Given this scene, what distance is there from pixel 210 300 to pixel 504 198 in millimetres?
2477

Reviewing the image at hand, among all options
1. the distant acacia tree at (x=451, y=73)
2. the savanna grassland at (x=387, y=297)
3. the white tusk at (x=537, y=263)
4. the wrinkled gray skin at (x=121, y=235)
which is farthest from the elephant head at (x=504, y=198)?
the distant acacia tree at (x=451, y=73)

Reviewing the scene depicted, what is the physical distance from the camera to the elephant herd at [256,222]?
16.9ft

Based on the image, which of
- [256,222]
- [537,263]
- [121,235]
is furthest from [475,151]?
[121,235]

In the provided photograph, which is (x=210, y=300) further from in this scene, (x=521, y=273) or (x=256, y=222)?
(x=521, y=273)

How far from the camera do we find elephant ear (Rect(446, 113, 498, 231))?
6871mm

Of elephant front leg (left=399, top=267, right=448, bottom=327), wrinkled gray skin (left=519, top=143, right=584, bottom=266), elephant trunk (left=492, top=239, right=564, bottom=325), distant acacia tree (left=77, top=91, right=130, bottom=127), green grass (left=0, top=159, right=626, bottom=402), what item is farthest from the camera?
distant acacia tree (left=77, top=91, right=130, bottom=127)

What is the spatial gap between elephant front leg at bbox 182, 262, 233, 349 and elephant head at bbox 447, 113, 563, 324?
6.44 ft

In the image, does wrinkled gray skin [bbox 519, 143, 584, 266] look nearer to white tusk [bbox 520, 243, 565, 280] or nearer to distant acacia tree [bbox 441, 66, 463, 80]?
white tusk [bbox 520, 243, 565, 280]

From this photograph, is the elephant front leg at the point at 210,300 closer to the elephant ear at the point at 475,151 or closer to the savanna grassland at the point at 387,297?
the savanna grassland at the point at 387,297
______
Edit the stretch of items from the line containing "Reviewing the scene" through the end of the items, replacing every "elephant front leg" with "elephant foreleg" and leaving everything else unchanged. Return only that stretch.

Reviewing the scene depicted, what is the physical distance from the camera to the elephant herd at [256,222]?
16.9ft

Based on the image, which of
- [256,222]
- [537,263]
- [121,235]
is furthest from [475,151]?
[121,235]

In the provided photograph, which is (x=210, y=300) further from in this scene, (x=521, y=273) or (x=256, y=222)?
(x=521, y=273)

How far from the camera do we find elephant ear (Rect(446, 113, 498, 231))?
6871mm

Of elephant foreleg (left=399, top=267, right=448, bottom=327), wrinkled gray skin (left=519, top=143, right=584, bottom=266), elephant trunk (left=492, top=239, right=564, bottom=325), distant acacia tree (left=77, top=91, right=130, bottom=127), green grass (left=0, top=159, right=626, bottom=402), what item is farthest from the camera?
distant acacia tree (left=77, top=91, right=130, bottom=127)

What is the spatial gap between elephant foreleg at bbox 182, 262, 233, 349 and elephant head at bbox 447, 113, 563, 324?
6.44 ft

In the image, does wrinkled gray skin [bbox 519, 143, 584, 266] look nearer to white tusk [bbox 520, 243, 565, 280] or nearer to distant acacia tree [bbox 441, 66, 463, 80]?
white tusk [bbox 520, 243, 565, 280]

From this photograph, is the elephant foreleg at the point at 210,300 closer to the elephant ear at the point at 475,151 or closer to the savanna grassland at the point at 387,297?
the savanna grassland at the point at 387,297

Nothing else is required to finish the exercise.